## 設問
1) 『監察医 朝顔』の記事を読み、次の問いに答えよ。
(a) この回の放送時間は何時から何時までか。
(b) 運ばれてくる小湊真由は何歳か。
(c) 真由の死因は何か。
2) 『監察医 朝顔』の記事の「女優の上野樹里が、きょう28」から「性の犯行を疑う声も上がり…。」までを、一字も変えずに出力せよ。
3) 『監察医 朝顔』の記事の最後の文に続けて、その先を書き進めてください。

──────── 課題文 ────────

女優の上野樹里が、きょう28日に放送されるフジテレビ系月9ドラマ『監察医 朝顔』(21:00~22:48)で、10分間にわたる圧巻のシーンを披露する。

  • 上野樹里=フジテレビ提供

今回は、朝顔たちのもとへ21歳の大学生で人気読者モデルの小湊真由(愛甲ひかり)の遺体が運ばれてくる。マンションの前で死亡していた真由は、全身を11カ所も刺されており、死因は背部刺創による出血性ショックだった。SNS上にはこの事件に関するさまざまな憶測や情報が流れ、その中には、真由と親交があったモデル仲間や、かつて交際がウワサされた男性の犯行を疑う声も上がり…。

──────── 提供データ ────────

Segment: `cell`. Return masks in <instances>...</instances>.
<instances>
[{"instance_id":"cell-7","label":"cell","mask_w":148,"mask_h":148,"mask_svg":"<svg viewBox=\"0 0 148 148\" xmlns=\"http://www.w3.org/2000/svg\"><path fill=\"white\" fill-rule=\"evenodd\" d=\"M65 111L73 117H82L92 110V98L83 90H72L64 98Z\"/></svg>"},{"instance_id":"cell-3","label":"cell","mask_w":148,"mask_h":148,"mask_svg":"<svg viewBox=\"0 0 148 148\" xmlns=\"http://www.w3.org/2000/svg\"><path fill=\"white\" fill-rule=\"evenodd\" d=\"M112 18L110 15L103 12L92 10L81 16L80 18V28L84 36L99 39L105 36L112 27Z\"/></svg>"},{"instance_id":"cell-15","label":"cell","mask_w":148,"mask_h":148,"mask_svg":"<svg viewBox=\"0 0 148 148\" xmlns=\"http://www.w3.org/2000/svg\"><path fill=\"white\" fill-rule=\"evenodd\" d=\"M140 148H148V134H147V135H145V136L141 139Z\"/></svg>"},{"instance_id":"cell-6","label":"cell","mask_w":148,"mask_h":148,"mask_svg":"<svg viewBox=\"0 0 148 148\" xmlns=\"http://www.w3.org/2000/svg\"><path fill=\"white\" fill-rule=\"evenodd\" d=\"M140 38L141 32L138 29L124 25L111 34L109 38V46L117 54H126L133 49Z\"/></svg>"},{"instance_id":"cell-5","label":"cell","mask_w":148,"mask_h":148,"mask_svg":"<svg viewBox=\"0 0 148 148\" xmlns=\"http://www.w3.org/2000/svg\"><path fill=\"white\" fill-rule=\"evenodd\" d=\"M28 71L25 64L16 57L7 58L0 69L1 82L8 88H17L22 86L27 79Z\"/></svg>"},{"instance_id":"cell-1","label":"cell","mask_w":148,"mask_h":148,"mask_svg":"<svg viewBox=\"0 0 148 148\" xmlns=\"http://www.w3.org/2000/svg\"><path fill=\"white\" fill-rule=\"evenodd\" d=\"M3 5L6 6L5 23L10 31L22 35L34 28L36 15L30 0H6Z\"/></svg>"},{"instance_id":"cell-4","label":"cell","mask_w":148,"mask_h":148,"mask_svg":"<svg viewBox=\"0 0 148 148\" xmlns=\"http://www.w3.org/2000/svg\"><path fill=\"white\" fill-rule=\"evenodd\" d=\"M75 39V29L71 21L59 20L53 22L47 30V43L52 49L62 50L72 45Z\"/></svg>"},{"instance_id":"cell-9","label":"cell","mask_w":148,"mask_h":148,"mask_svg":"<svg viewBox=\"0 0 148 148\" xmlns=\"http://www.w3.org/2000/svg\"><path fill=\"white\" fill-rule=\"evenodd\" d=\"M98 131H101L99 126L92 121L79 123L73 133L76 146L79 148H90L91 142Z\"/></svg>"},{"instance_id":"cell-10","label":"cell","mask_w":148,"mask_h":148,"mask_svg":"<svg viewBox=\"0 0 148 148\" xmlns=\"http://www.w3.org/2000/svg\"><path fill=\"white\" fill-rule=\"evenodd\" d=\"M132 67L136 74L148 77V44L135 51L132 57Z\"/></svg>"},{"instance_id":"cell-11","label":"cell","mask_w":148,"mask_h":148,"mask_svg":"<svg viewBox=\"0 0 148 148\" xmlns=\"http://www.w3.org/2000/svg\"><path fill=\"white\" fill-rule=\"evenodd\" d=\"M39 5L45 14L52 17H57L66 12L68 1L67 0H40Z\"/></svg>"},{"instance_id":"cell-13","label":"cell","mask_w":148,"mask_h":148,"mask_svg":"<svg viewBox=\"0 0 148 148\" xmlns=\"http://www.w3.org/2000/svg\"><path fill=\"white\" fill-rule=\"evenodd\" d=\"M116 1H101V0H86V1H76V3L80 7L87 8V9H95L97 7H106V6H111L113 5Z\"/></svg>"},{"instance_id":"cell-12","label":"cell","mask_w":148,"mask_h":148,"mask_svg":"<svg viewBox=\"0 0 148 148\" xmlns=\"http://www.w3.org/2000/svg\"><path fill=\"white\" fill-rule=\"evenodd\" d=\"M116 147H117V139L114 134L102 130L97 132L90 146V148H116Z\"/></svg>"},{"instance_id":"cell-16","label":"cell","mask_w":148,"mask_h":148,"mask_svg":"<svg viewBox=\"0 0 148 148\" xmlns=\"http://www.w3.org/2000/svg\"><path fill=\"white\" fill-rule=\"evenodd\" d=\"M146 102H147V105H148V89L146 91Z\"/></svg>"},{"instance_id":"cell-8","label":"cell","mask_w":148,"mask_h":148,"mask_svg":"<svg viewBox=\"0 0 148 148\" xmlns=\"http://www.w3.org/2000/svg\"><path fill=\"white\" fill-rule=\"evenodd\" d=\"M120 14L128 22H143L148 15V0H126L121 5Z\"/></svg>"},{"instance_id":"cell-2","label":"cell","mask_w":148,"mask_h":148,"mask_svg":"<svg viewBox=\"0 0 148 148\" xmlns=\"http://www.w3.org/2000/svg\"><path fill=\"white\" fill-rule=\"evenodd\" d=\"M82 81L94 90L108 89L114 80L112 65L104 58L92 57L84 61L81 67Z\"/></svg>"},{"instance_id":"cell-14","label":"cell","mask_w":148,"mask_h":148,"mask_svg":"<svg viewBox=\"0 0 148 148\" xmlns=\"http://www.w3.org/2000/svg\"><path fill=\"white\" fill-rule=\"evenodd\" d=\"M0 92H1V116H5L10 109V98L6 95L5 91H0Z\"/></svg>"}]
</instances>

────────

## 解答
1)
(a) 21:00から22:48まで
(b) 21歳
(c) 背部刺創による出血性ショック

2)
女優の上野樹里が、きょう28日に放送されるフジテレビ系月9ドラマ『監察医 朝顔』(21:00~22:48)で、10分間にわたる圧巻のシーンを披露する。

  • 上野樹里=フジテレビ提供

今回は、朝顔たちのもとへ21歳の大学生で人気読者モデルの小湊真由(愛甲ひかり)の遺体が運ばれてくる。マンションの前で死亡していた真由は、全身を11カ所も刺されており、死因は背部刺創による出血性ショックだった。SNS上にはこの事件に関するさまざまな憶測や情報が流れ、その中には、真由と親交があったモデル仲間や、かつて交際がウワサされた男性の犯行を疑う声も上がり…。

3)
この第9話のラストでは、朝顔(上野)がアルバイトの医学部生・牛島翔真(望月歩)へ涙ながらに切々と訴えかけるシーンが登場する。第8話から新たに登場した牛島は、法医助手として法医学教室でアルバイトをする大学医学科3年生。一見、飄々(ひょうひょう)とし、何でも要領よくこなす一方、感受性が強く、他人の悲しみを思って涙を流すような顔も持つ牛島は、第9話で、正義感から法医学者としてやってはならないことを犯してしまう。

朝顔は牛島に、安岡光子(志田未来)、高橋涼介(中尾明慶)、藤堂絵美(平岩紙)、藤堂雅史(板尾創路)ら同僚が見守る中、なぜ法医学者という存在がいるのか、法医学者とは遺体にどう向き合うべきなのか、法医学教室で自身の思いを投げかけていく。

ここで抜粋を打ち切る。